TASK INSTRUCTIONS ::
a) Reproduce the risk management policy word for word, everything from "Governance is the" down to "to the Gallery.".
b) Pick up the risk management policy where its last line ends and keep writing it.

SOURCE DOCUMENT ::
Risk management policy
The National Portrait Gallery recognises that the effective management of risk and opportunity is central to its ability to achieve its aims and objectives. This document outlines the principles underpinning our approach to risk management, the risk management process, and the responsibilities of all staff for risk management. The policy can be found on the staff network at Risk Management Policy (Apr 2009).doc.
The Chair of Trustees, the Chair of Audit and Compliance Committee, members of Senior Management Team and Heads of Section should be familiar with this policy and all other Trustees and staff should be aware of it. The aim of the policy is to ensure that all staff are aware of the Gallery’s risk management framework and how risk should be managed in the Gallery.
Governance is the process by which stakeholders (staff, Trustees and bodies to which the Gallery is accountable) articulate their interests, their input is taken on board, decisions are taken and decision-makers are held accountable. Good governance will give management the freedom to take the organisation forward without undue restraints and ensure this freedom of management is exercised within a framework of effective accountability.
Risk management is the culture, processes and structure that are directed towards the effective management of potential opportunities for and threats to the Gallery.
Risk is something which could:
- have an impact by not taking opportunities or not capitalising on the Gallery’s corporate strengths,
- prevent or hinder the achievement of the Gallery’s objectives,
- cause financial disadvantage, i.e. additional costs or loss of money or assets; or
- result in damage to or loss of an opportunity to enhance the Gallery’s reputation.

[Data entries]
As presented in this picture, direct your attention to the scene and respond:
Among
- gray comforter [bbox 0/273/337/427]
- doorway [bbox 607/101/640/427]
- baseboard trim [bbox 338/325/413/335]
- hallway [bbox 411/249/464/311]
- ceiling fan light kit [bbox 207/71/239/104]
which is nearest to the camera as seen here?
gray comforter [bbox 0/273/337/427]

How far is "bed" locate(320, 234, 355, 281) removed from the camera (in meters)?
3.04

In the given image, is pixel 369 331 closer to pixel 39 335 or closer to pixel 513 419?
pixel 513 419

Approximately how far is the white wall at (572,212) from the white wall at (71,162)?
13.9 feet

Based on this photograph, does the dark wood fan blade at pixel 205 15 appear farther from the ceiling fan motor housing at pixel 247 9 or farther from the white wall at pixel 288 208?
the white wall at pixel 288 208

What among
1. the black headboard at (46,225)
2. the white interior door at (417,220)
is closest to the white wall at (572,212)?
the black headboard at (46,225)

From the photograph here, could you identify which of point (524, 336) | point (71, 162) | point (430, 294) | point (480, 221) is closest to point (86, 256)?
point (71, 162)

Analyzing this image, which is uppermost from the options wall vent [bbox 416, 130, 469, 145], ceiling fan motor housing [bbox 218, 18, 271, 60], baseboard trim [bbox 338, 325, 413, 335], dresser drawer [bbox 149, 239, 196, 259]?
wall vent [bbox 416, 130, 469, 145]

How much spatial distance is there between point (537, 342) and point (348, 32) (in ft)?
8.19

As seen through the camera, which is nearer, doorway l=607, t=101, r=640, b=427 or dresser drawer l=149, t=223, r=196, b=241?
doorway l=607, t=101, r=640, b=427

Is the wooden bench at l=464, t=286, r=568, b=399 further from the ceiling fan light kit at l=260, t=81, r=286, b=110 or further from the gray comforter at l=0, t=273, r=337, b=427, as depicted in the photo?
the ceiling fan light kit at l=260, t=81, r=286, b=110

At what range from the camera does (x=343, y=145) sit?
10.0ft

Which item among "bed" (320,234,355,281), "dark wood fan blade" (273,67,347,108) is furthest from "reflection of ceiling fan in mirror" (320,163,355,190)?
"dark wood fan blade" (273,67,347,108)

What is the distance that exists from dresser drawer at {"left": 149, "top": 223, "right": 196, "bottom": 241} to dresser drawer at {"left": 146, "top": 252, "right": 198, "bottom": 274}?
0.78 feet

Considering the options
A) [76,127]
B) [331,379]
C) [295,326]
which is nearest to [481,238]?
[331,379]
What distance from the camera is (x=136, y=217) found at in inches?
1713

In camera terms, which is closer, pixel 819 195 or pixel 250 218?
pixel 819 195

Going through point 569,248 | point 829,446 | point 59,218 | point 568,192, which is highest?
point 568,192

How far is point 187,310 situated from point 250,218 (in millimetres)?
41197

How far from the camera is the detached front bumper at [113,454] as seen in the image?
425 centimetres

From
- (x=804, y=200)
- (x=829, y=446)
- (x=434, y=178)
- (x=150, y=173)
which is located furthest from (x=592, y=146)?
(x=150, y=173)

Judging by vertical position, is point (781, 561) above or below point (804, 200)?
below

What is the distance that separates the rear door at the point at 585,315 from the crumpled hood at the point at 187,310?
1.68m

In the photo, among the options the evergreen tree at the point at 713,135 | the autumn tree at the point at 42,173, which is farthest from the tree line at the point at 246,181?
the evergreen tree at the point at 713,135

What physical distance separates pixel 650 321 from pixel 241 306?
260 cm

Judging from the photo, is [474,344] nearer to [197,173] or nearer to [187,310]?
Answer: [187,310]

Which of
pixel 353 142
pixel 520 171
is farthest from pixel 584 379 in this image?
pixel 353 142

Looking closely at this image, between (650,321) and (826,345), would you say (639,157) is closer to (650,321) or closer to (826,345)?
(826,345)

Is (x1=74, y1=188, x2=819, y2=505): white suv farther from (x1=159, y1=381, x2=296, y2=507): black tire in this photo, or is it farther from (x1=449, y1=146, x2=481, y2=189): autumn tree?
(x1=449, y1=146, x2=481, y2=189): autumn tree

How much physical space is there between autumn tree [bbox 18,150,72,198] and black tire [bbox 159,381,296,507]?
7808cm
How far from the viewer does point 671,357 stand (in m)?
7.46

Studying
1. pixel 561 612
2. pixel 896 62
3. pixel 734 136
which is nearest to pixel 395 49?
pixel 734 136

RESPONSES ::
a)
Governance is the process by which stakeholders (staff, Trustees and bodies to which the Gallery is accountable) articulate their interests, their input is taken on board, decisions are taken and decision-makers are held accountable. Good governance will give management the freedom to take the organisation forward without undue restraints and ensure this freedom of management is exercised within a framework of effective accountability.
Risk management is the culture, processes and structure that are directed towards the effective management of potential opportunities for and threats to the Gallery.

b)
Statement on Internal Control is the mandatory annual statement made jointly by the Chair of Trustees and Director in the Annual Report and Accounts, confirming that the Gallery has maintained a sound system of internal control throughout the year.
4) Legal Basis
The Gallery’s responsibilities in relation to risk management and the annual Statement on Internal Control are set out in Chapter 4 of Managing Public Money, and in the Gallery’s Management Statement and Financial Memorandum agreed with DCMS.
5) Statement of Principles
The Gallery aims to anticipate and, where possible, avoid risks rather than dealing with their consequences. The purposes of the Gallery’s risk management processes are to help managers make informed choices which improve the Gallery’s performance by informing decision-making and planning; promote a more innovative, less risk averse culture in which taking calculated risks in pursuit of opportunities to benefit the Gallery is encouraged; and integrate risk management into the day-to-day decision making processes.
The improvements and benefits which effective risk management should provide are:
- an increased likelihood of achieving the Gallery’s aims, objectives and priorities;
- more efficient allocation of resources, by focusing on the key cost effective controls;
- giving an early warning of potential problems; and
- providing everyone with the skills (after specific training if necessary) to be confident decision-makers.
All risk management activity will be set in the context of the Gallery’s corporate aims, objectives and organisational priorities, with the aim of protecting and enhancing the reputation and standing of the Gallery. The following general principles will underpin the Gallery’s risk management processes:
- Evaluation of risk will form part of strategic and business planning, and investment and project appraisal (including working with other organisations).
- Risk management will be founded on a risk based approach to internal control, to ensure that the application of internal controls is proportionate to the risk the controls are designed to manage.
- The Gallery’s risk management approach will inform the Gallery’s work to improve the reliability of organisational systems and will form the principal means by which the Director gains direct assurance for the Statement on Internal Control.
- Managers and staff at all levels will have a responsibility to identify, evaluate and manage or report risks, according to a consistent and comprehensive risk management framework (see below), which sets the context in which risks are identified, evaluated, controlled, monitored and reviewed.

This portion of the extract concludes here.